On a different front, the previous absence of a specialized agency to monitor and regulate market transactions has been solved with the creation of EEUCPA, which has solved recurring challenges at various stages of value chain, production and trade. This answered the calls for liberalization of the industry, where the government is no longer the sole regulator, investor and operator causing institutional management problem areas in the sector. With current liberalization in the industry and the private sector’s contribution, there is a positive outlook toward improving exploration among newly discovered sites. Consequently, there is confidence in developing strong infrastructure used to import or export petroleum products, extended and renovate oil pipelines, exploration with modern technology, and building re-gasification of LNG processing facilities.
To diversify the energy mix and reduce dependence on oil and gas, the government has turned to nuclear energy investments in establishing the Dab’aa production.
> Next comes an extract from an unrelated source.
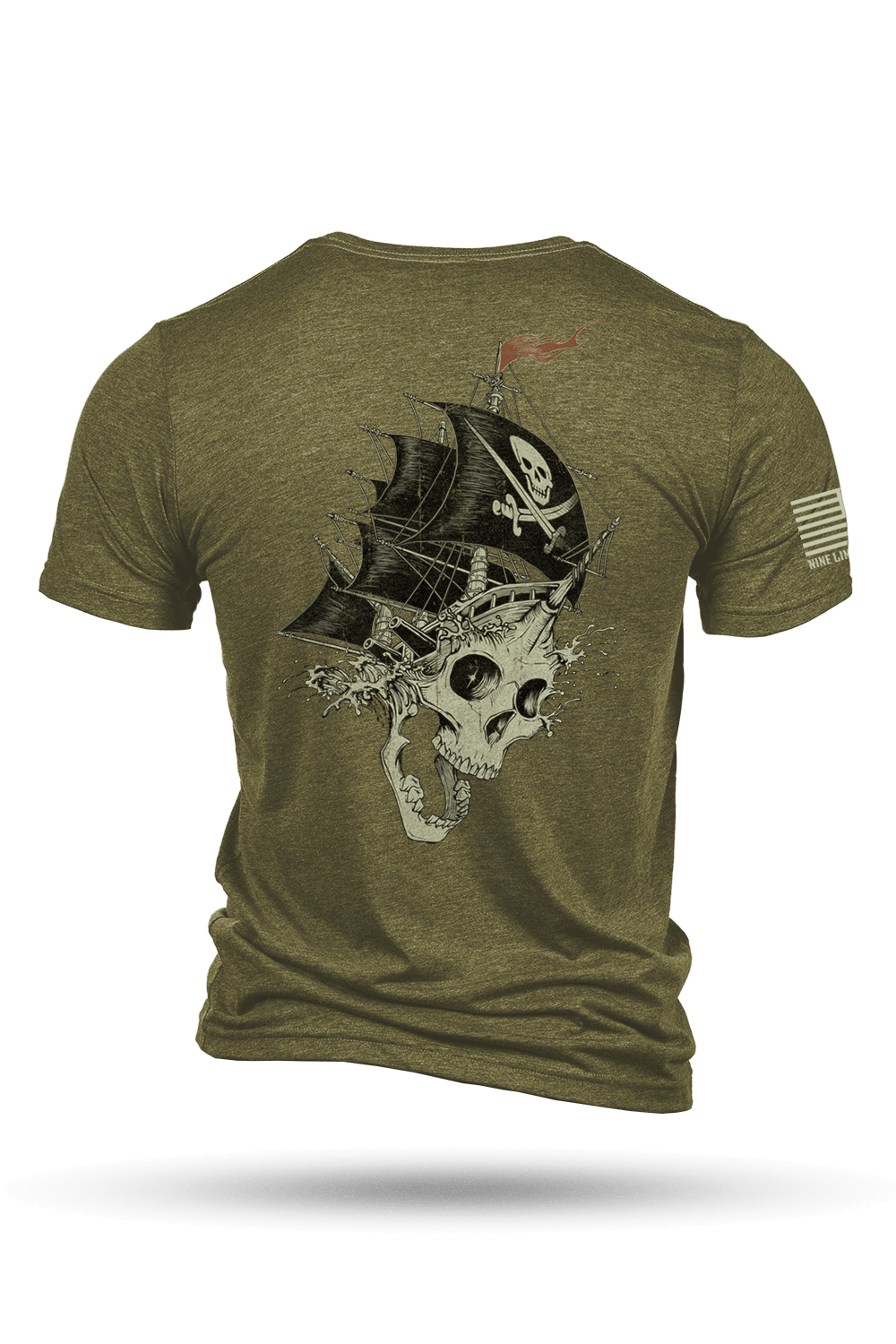 Pirate Skull - T-Shirt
The program includes the establishment of four reactors by Egyptian scientists and engineers to develop a production capacity of 4800 MG. The program is currently under construction, and the government has already proceeded with plans to develop the city’s residential housing and services to ensure a smooth production process for all stakeholders.
The effort of the government to confront these challenges and reduce problem areas to encourage progress in the energy sector reflects the positive achievements in the industry thus far. Over the past decade, legislative change seemed to have been far-fetched in Egypt.
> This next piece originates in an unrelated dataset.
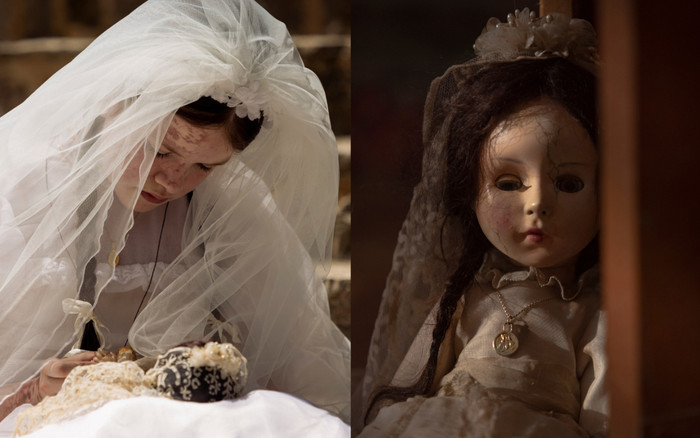 Búp bê ma trong phim Vong Hồn Rước Lễ có đặc tính gì khác so với huyền thoại Annabelle? Ảnh 2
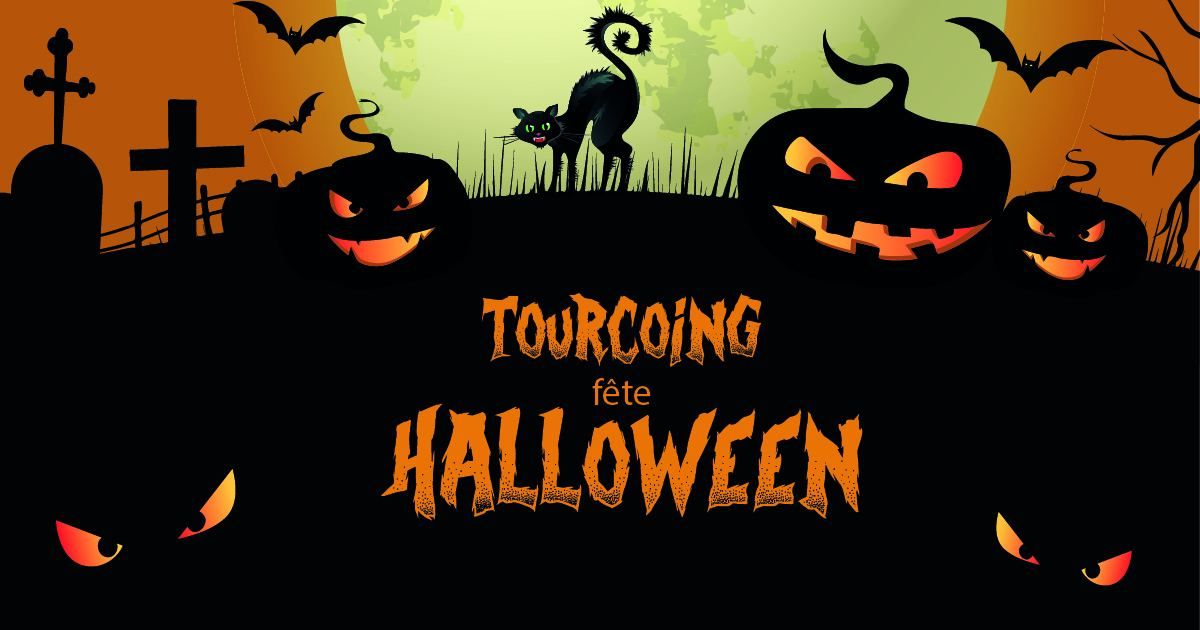 Tourcoing f\u00eate Halloween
Now, however, Egypt seems to have made leaps and strides to dramatically improve long-promised licensing that has made the region more confident in the possibility of Egypt becoming an energy hub for production. EGAS is planning to issue global tenders for the new Red Sea and western Mediterranean concessions, and discussions have already begun to take place between Israel and Egypt to govern gas imports. It has become clear that the prospects of energy exports from Egypt are continuously increasing, and it can become the region’s hotspot linking western and eastern markets.